### Excerpted data
::::::::
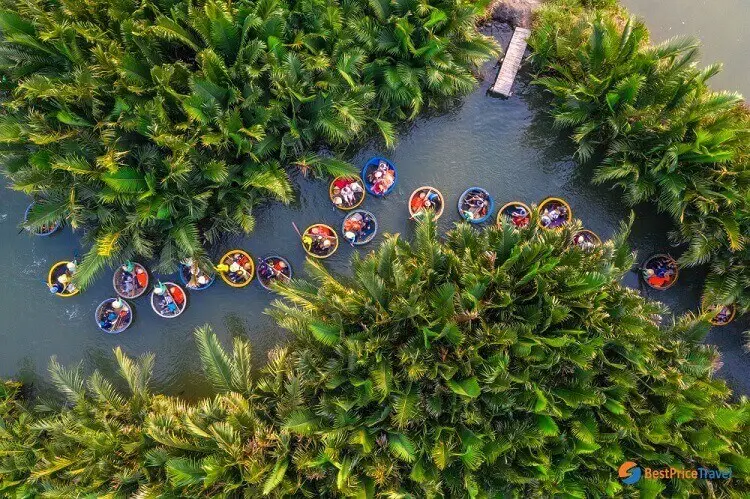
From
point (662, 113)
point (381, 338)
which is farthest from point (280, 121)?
point (662, 113)

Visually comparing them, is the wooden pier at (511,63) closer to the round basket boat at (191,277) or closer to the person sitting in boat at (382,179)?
the person sitting in boat at (382,179)

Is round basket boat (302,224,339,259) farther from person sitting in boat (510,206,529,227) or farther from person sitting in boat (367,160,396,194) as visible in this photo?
person sitting in boat (510,206,529,227)

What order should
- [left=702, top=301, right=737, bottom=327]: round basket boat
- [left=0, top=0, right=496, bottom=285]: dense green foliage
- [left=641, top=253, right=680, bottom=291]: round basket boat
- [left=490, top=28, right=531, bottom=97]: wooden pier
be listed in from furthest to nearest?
[left=490, top=28, right=531, bottom=97]: wooden pier
[left=641, top=253, right=680, bottom=291]: round basket boat
[left=702, top=301, right=737, bottom=327]: round basket boat
[left=0, top=0, right=496, bottom=285]: dense green foliage

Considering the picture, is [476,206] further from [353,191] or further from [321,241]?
[321,241]

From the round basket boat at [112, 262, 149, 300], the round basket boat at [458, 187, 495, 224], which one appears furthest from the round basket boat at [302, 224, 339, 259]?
the round basket boat at [112, 262, 149, 300]

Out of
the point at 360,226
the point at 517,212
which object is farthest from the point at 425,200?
the point at 517,212

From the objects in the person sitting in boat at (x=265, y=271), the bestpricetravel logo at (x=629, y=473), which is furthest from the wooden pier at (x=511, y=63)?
the bestpricetravel logo at (x=629, y=473)
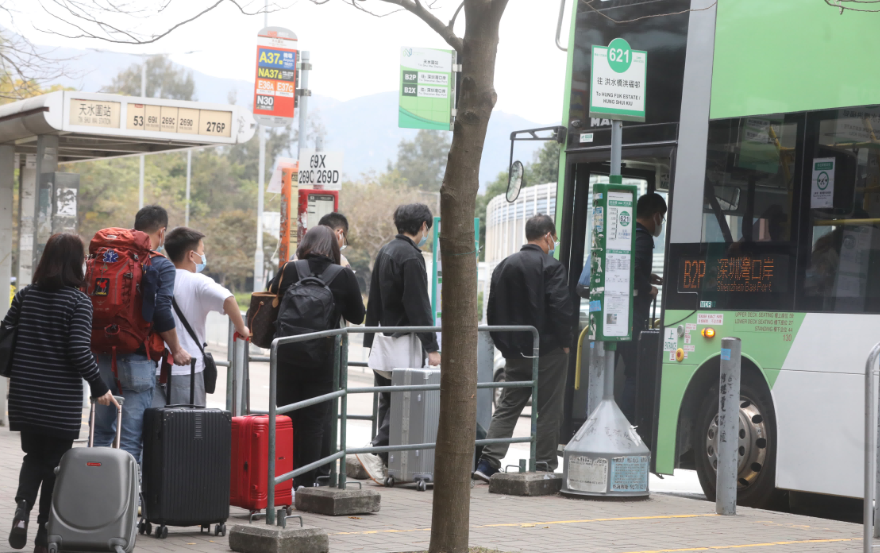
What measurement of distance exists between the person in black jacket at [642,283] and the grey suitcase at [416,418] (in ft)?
5.88

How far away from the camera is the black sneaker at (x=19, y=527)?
18.4ft

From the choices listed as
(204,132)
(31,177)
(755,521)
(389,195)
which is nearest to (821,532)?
(755,521)

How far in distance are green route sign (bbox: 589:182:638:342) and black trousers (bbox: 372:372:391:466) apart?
170cm

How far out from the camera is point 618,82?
8.11 meters

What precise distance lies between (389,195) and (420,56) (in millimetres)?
52504

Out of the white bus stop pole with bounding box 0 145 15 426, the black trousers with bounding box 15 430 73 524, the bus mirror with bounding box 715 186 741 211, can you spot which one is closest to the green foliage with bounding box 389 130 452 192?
the white bus stop pole with bounding box 0 145 15 426

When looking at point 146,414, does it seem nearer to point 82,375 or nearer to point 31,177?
point 82,375

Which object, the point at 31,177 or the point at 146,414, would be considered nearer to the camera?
the point at 146,414

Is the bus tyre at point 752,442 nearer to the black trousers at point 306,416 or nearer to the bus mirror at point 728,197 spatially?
the bus mirror at point 728,197

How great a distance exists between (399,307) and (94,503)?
11.4 feet

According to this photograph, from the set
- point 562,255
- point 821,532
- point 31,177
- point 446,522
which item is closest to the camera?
point 446,522

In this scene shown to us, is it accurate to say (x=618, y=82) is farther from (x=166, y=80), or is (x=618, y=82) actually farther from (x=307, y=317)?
(x=166, y=80)

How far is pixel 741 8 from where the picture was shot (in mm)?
8312

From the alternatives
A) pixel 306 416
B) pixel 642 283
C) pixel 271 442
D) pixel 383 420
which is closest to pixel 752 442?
pixel 642 283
::::::::
### Job
Omit the pictures, then output the rest of the listing exactly.

### Response to this exercise
From
point (662, 113)
point (381, 338)
which is farthest from point (280, 121)?
point (662, 113)

Visually comparing them, is the wooden pier at (511,63) closer to the round basket boat at (191,277) or closer to the person sitting in boat at (382,179)?
the person sitting in boat at (382,179)

Is round basket boat (302,224,339,259) farther from person sitting in boat (510,206,529,227) or farther from person sitting in boat (367,160,396,194) as visible in this photo?
person sitting in boat (510,206,529,227)

What order should
- [left=702, top=301, right=737, bottom=327]: round basket boat
- [left=0, top=0, right=496, bottom=285]: dense green foliage
- [left=641, top=253, right=680, bottom=291]: round basket boat
- [left=490, top=28, right=531, bottom=97]: wooden pier
be listed in from furthest to nearest?
[left=490, top=28, right=531, bottom=97]: wooden pier
[left=641, top=253, right=680, bottom=291]: round basket boat
[left=702, top=301, right=737, bottom=327]: round basket boat
[left=0, top=0, right=496, bottom=285]: dense green foliage

Considering the picture, is [476,206] further from [353,191] or further from [321,241]?
[321,241]

From the round basket boat at [112, 262, 149, 300], the round basket boat at [458, 187, 495, 224], which one appears furthest from the round basket boat at [302, 224, 339, 259]?
the round basket boat at [112, 262, 149, 300]

Out of
the point at 360,226
the point at 517,212
which object is farthest from the point at 425,200?
the point at 517,212

From the objects in the person sitting in boat at (x=265, y=271), the bestpricetravel logo at (x=629, y=473), which is furthest from the wooden pier at (x=511, y=63)?
the bestpricetravel logo at (x=629, y=473)
What measurement of distance exists between the person in black jacket at [642,283] and the grey suitcase at [416,418] (in ft)?
5.88

How far away from the camera is the black sneaker at (x=19, y=527)?
18.4ft

From the choices listed as
(204,132)
(31,177)
(755,521)
(389,195)
which is nearest to (821,532)?
(755,521)

How far in distance are green route sign (bbox: 589:182:638:342) and black trousers (bbox: 372:372:391:466) apart?
170cm

How far out from the camera is point 618,82?
8.11 meters

What precise distance lies between (389,195) and (420,56) (in millimetres)?
52504

Out of the white bus stop pole with bounding box 0 145 15 426, the black trousers with bounding box 15 430 73 524, the bus mirror with bounding box 715 186 741 211, can you spot which one is closest to the green foliage with bounding box 389 130 452 192?
the white bus stop pole with bounding box 0 145 15 426

When looking at point 146,414, does it seem nearer to point 82,375 or nearer to point 31,177?
point 82,375

Which object, the point at 31,177 or the point at 146,414, would be considered nearer to the camera?
the point at 146,414

Is the bus tyre at point 752,442 nearer to the black trousers at point 306,416 or nearer to the bus mirror at point 728,197 spatially?
the bus mirror at point 728,197

How great a distance exists between (399,307) and (94,503)?
11.4 feet

According to this photograph, from the set
- point 562,255
- point 821,532
- point 31,177
- point 446,522
which item is closest to the camera?
point 446,522

In this scene shown to us, is it accurate to say (x=618, y=82) is farther from (x=166, y=80), or is (x=618, y=82) actually farther from (x=307, y=317)?
(x=166, y=80)

How far is pixel 741 8 from where the picture was shot (in mm)?
8312

From the alternatives
A) pixel 306 416
B) pixel 642 283
C) pixel 271 442
D) pixel 383 420
which is closest to pixel 752 442?
pixel 642 283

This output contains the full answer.